§ **SHORT TASK**: Copy the passage of the forum thread below that begins with "I've already dismissed" and ends after "in the movie).", replacing every "pants" with "breeches".

§ **PROVIDED TEXT**:
**********

I've already dismissed hunting and falconry. I have them suggested to Sonia in the script, and it fills her with distaste.

Most of Sonia's day consists of training. Since this was, at the time of publication, the earliest story in the Castlevania timeline, she isn't given any concrete info on what, exactly, she's training for.

I have Sonia wear pants. One person was adamant that there were no pants in the 1400s. A quick Wikipedia search turned up an image of a pair of Germanic trousers from the 400s.

My screenplay is fairly unspecific in its instructions at this point. Few shot changes within a scene. Lack of specifics as to what the characters are eating (I plan to put only pre-Columbian European foods in the movie).

In order to explain why there's a girl named Sonia Belmont living in Transylvania, I have given her French ancestry on her father's side (mixed with Hungarian) and Russian ancestry on her mother's side (her mother is from Russia). Sonia describes herself as "a child of two faiths" and explains her mother converted to Catholicism.

I have incorporated the events of "Castlevania: Lament of Innocence" as a "forgotten history" in my screenplay. Timeline-wise, it occurs nearly 400 years earlier, but these two games never officially existed in the same timeline, since Legends had been booted out prior to Lament being made. Basically, Sonia's ancestor, Leon Belmont, was a baron that fought in the Crusades.

Lament also definitely divorced Dracula from Vlad, giving his official origin as a friend and fellow crusader of Leon named Matthias Cronqvist.


----------



## Miskatonic (Jul 11, 2015)

Kaziglu Bey 1431. Vlad Țepeș has always fascinated me. 

I've always felt that his representation in Castlevania was lacking.


----------



## skip.knox (Jul 11, 2015)

1450, of course, would mean no reference to the fall of Constantinople. But plenty of references to its peril.


----------



## Tuxedo Mark (Jul 13, 2015)

skip.knox said:


> 1450, of course, would mean no reference to the fall of Constantinople. But plenty of references to its peril.



Not directly, but Sonia does make some kind of statement/prediction that those that know the fall happens a few years later will "get".

Oh, I put in a musical box/clock that Sonia receives as a gift from her mother. It's probably anachronistic, but I thought it would be nice to have in there, and Castlevania is a series that features large, mechanical clock towers in pretty much every game, anyway.


----------

**********

§ **RECORD EXTRACTS**:
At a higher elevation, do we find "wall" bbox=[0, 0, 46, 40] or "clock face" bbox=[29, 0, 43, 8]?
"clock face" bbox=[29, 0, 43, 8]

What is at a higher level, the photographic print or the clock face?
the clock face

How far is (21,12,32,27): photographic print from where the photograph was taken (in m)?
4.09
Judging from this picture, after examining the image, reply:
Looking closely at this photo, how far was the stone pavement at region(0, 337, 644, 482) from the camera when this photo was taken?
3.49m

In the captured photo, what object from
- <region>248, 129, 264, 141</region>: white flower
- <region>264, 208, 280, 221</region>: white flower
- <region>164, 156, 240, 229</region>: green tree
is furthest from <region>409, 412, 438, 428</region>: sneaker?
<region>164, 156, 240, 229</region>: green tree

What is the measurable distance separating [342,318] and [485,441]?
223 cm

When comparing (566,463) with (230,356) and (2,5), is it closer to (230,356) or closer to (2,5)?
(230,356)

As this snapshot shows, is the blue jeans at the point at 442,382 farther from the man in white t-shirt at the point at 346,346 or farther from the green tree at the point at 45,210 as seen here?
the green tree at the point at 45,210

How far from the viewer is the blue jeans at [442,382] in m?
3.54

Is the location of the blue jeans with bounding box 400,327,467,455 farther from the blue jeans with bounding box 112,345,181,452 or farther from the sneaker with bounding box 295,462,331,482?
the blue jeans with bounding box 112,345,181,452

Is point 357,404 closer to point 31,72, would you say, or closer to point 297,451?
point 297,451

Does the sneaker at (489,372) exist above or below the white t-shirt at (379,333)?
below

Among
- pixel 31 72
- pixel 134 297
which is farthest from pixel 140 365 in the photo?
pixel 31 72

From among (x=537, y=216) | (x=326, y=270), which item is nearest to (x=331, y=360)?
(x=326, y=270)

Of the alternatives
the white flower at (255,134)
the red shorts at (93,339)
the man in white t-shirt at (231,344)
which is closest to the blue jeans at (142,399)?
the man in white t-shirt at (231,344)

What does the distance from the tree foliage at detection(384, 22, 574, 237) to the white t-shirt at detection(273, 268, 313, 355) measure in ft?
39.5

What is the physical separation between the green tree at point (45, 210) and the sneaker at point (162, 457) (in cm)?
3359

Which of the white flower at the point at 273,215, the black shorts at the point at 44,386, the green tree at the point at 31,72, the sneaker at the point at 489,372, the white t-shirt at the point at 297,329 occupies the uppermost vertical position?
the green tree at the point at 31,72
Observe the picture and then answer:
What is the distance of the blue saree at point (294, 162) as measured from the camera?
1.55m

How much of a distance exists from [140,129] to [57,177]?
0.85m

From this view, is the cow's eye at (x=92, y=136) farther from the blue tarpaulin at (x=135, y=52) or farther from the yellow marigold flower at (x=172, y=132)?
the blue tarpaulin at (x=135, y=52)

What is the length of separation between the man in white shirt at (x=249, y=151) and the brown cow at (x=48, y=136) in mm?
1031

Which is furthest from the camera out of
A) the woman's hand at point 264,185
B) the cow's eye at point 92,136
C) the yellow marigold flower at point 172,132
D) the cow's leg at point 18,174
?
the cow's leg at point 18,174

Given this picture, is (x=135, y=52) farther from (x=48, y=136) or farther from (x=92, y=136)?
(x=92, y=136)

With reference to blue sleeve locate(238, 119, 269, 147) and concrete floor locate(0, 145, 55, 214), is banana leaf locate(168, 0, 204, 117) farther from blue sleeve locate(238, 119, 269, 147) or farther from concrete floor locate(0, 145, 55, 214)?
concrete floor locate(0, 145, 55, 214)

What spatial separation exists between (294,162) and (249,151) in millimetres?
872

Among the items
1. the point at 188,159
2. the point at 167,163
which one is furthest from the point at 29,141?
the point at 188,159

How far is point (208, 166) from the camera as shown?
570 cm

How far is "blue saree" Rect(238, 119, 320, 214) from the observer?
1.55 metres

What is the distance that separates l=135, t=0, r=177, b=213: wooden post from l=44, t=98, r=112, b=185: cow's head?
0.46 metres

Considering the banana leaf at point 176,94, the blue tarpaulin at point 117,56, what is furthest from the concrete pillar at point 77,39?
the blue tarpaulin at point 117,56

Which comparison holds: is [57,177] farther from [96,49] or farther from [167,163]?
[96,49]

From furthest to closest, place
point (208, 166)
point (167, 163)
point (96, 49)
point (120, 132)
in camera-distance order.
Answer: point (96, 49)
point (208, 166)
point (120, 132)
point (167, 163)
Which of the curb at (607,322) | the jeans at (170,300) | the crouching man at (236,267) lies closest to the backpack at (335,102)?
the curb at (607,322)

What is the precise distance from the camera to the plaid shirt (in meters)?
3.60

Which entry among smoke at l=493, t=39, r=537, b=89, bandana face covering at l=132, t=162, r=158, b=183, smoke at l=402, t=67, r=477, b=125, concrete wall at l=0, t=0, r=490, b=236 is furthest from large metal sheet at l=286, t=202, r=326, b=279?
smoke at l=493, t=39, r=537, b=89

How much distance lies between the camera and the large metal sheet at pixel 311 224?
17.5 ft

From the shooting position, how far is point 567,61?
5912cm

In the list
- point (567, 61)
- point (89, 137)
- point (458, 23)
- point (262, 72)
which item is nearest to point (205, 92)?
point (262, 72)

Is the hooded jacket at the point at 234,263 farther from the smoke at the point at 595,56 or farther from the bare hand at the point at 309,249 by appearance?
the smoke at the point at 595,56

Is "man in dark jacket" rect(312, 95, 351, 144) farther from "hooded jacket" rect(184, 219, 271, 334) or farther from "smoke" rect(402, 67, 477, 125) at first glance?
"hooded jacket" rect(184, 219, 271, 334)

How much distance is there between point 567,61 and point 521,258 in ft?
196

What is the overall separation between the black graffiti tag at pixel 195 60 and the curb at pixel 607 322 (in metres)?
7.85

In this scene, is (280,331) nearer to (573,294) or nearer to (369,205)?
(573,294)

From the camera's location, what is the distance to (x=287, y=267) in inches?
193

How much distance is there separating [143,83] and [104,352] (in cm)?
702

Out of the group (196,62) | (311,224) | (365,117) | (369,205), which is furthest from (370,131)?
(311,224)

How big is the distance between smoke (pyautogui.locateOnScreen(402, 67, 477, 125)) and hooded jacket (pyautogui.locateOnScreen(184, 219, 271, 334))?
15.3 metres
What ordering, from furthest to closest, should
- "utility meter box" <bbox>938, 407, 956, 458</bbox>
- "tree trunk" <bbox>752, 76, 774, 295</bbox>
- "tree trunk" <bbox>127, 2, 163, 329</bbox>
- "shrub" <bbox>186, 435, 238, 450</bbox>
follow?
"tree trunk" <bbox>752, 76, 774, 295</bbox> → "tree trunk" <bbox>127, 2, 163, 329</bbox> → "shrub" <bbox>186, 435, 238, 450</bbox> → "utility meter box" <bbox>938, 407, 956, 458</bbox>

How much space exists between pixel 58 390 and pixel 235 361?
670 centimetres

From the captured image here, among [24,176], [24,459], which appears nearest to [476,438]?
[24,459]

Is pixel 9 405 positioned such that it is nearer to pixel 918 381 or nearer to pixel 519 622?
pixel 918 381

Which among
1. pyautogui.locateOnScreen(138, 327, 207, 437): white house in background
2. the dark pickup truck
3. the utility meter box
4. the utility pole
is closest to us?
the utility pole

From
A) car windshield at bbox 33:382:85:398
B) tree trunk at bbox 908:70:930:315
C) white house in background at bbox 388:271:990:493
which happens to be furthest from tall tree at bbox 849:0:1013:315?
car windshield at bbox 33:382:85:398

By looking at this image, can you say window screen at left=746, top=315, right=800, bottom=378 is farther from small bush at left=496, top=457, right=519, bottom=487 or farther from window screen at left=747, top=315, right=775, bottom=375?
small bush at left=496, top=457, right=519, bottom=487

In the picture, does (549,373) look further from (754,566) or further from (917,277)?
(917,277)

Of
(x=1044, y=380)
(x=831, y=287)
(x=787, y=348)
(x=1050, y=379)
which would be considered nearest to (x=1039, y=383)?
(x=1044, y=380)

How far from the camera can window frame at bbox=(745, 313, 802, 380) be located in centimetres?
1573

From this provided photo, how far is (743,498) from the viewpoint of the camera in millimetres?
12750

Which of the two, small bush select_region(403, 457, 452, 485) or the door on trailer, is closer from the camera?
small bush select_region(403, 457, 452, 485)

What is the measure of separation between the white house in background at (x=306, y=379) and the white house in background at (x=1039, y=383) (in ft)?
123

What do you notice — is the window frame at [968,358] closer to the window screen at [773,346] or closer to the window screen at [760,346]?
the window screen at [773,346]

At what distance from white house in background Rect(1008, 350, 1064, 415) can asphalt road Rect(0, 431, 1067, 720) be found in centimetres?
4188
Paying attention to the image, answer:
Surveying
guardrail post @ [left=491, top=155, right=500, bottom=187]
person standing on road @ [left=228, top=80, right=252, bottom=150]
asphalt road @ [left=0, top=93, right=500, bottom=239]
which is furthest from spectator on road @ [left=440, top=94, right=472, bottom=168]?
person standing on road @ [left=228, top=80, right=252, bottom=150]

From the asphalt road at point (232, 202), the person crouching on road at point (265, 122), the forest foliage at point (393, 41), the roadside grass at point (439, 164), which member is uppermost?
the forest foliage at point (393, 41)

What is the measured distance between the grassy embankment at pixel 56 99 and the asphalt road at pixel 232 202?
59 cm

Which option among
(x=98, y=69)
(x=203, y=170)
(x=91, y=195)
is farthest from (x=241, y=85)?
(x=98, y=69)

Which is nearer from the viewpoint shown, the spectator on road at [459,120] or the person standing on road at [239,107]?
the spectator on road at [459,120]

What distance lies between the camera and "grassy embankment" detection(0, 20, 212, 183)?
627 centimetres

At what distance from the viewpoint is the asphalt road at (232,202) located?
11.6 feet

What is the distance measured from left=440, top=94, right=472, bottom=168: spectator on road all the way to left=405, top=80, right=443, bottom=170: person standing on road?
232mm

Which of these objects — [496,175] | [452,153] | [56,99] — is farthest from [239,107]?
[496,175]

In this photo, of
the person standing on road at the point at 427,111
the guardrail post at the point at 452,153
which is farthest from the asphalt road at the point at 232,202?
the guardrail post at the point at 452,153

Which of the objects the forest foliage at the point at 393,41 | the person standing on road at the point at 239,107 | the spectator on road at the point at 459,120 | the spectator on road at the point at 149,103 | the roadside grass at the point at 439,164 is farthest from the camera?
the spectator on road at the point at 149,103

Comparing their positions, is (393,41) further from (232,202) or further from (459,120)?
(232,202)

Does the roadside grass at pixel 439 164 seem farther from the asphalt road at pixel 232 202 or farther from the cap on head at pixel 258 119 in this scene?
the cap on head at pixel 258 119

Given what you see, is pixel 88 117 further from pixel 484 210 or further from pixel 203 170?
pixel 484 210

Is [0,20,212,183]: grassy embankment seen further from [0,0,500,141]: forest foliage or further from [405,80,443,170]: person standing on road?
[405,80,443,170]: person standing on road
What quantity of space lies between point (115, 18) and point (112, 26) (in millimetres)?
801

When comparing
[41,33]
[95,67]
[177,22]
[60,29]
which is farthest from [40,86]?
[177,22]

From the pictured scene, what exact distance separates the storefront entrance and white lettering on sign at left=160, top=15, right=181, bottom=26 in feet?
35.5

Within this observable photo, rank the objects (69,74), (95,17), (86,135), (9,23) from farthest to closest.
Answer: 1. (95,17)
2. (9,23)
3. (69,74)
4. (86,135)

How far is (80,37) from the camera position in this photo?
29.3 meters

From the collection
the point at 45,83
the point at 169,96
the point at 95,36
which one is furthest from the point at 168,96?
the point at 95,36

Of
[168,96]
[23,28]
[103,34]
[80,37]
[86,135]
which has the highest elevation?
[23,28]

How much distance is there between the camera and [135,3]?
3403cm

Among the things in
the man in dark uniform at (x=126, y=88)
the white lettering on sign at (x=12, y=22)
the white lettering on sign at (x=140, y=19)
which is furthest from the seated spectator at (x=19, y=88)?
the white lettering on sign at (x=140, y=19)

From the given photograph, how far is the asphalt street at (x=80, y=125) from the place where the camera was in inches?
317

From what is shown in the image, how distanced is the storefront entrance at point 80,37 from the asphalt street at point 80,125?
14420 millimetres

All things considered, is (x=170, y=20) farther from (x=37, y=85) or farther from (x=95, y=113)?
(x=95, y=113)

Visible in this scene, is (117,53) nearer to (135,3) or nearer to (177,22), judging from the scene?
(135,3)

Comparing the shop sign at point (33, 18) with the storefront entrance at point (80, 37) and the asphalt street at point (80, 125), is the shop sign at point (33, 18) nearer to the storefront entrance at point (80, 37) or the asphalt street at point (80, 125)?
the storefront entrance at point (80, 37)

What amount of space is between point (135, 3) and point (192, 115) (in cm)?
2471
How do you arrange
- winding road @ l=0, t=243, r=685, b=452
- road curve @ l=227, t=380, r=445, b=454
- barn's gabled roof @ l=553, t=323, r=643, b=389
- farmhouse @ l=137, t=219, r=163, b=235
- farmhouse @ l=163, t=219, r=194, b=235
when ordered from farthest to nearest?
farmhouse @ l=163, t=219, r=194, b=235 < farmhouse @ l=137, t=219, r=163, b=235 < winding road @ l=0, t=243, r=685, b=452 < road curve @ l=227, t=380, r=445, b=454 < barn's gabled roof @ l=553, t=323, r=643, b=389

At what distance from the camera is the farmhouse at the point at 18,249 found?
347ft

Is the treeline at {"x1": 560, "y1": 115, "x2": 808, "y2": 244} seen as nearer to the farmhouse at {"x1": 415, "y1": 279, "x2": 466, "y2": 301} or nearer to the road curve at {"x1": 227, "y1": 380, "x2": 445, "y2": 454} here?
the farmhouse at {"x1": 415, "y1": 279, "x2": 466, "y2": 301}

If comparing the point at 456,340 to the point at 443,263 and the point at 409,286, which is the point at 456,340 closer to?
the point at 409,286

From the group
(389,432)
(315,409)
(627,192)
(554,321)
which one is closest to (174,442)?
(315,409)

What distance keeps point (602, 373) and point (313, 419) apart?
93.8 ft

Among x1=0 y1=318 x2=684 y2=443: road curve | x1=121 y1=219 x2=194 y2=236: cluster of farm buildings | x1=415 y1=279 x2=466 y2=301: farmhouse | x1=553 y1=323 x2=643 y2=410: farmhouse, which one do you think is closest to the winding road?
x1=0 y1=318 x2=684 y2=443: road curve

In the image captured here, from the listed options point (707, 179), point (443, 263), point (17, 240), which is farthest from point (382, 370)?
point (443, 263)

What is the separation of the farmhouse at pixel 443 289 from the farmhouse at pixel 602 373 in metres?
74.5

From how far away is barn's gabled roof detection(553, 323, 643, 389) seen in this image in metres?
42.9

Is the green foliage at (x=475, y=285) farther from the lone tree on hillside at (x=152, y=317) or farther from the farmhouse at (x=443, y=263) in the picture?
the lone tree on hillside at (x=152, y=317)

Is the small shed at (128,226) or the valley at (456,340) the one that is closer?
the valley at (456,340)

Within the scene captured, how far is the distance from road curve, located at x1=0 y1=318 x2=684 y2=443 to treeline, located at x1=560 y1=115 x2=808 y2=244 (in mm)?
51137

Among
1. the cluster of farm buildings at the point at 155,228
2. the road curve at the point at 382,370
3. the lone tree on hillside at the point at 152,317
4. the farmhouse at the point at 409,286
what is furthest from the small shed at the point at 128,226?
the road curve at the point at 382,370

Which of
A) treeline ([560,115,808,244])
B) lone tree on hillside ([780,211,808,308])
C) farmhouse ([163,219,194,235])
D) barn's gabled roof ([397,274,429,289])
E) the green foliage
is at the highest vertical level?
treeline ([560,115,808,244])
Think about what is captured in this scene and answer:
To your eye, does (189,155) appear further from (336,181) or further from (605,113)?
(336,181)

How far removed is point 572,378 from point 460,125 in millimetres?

**********

§ **TASK RESPONSE**:
I've already dismissed hunting and falconry. I have them suggested to Sonia in the script, and it fills her with distaste.

Most of Sonia's day consists of training. Since this was, at the time of publication, the earliest story in the Castlevania timeline, she isn't given any concrete info on what, exactly, she's training for.

I have Sonia wear breeches. One person was adamant that there were no breeches in the 1400s. A quick Wikipedia search turned up an image of a pair of Germanic trousers from the 400s.

My screenplay is fairly unspecific in its instructions at this point. Few shot changes within a scene. Lack of specifics as to what the characters are eating (I plan to put only pre-Columbian European foods in the movie).